→ Task
Each record that follows should be repeated exactly, with no pictures carried over.

(Stored data)
^^^^
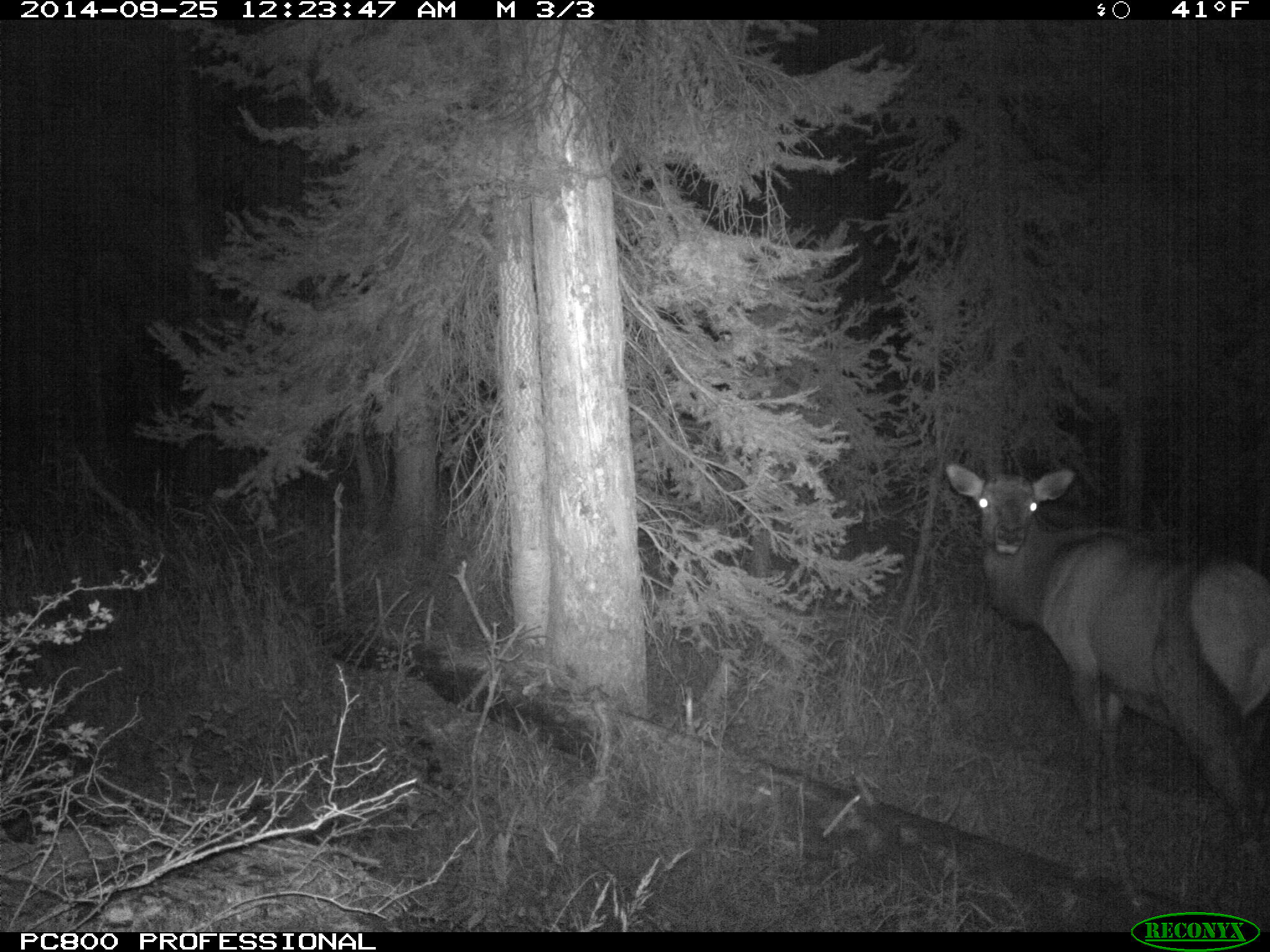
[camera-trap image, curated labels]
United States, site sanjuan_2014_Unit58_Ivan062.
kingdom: Animalia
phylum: Chordata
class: Mammalia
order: Artiodactyla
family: Cervidae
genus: Cervus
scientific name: Cervus elaphus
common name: red deer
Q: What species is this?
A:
^^^^
→ Solution for this task
[camera-trap image, curated labels]
United States, site sanjuan_2014_Unit58_Ivan062.
kingdom: Animalia
phylum: Chordata
class: Mammalia
order: Artiodactyla
family: Cervidae
genus: Cervus
scientific name: Cervus elaphus
common name: red deer
Q: What species is this?
A:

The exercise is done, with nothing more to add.